Loews Corp., the company run by New York's Tisch family, gained the most since May after fourth-quarter earnings beat analysts' estimates and the insurance unit declared its first dividend since 2008.
Loews advanced $1.87, or 4.5 percent, to $43.27 in New York Stock Exchange composite trading. Operating income in the fourth quarter was $1.17 a share, compared with the 88 cent estimate of two analysts surveyed by Bloomberg. CNA Financial Corp., the insurer controlled by Loews, will pay a dividend of 10 cents a share on March 2, the company said.
The payout "demonstrates the progress we have made in restoring our financial strength," said Thomas Motamed, CNA's chief executive officer.
CNA, 90 percent owned by Loews, went to its parent for capital amid investment declines and three quarterly losses at the end of 2008 and beginning of 2009. The insurer in December redeemed the remaining $500 million of preferred stock issued to Loews during the financial crisis, allowing it to resume its dividend.

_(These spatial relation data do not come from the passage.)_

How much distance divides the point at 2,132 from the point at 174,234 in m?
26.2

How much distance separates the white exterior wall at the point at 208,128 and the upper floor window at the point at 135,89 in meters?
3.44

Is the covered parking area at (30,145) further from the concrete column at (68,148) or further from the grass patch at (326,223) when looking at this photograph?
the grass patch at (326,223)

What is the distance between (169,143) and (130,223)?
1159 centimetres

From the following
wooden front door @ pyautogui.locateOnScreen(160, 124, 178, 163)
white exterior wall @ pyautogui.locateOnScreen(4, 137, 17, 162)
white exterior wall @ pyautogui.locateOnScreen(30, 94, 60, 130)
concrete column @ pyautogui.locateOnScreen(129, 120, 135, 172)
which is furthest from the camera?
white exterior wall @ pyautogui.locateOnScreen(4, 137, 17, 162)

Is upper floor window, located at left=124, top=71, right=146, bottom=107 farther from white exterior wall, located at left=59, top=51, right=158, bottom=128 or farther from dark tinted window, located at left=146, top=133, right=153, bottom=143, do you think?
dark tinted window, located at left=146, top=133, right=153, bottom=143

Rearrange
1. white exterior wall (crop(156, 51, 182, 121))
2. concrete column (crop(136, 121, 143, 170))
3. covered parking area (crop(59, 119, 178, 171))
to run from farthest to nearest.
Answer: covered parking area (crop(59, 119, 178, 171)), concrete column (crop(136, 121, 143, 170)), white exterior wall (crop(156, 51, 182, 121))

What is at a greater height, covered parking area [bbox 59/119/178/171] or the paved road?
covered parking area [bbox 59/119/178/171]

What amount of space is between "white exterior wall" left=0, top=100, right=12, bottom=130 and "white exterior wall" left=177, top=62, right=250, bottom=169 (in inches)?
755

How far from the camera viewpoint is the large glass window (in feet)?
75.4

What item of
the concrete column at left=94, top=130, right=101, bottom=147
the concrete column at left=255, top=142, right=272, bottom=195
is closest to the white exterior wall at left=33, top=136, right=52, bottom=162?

Fourth-quarter net income at Loews jumped 16 percent to $466 million as results improved at Chicago-based CNA on so-called limited partnership investments, which can include hedge funds, private equity placements and real estate. Net income at CNA advanced to $302 million from $246 million.
CNA gained $2.45, or 8.8 percent, to $30.19, the biggest jump since August 2009.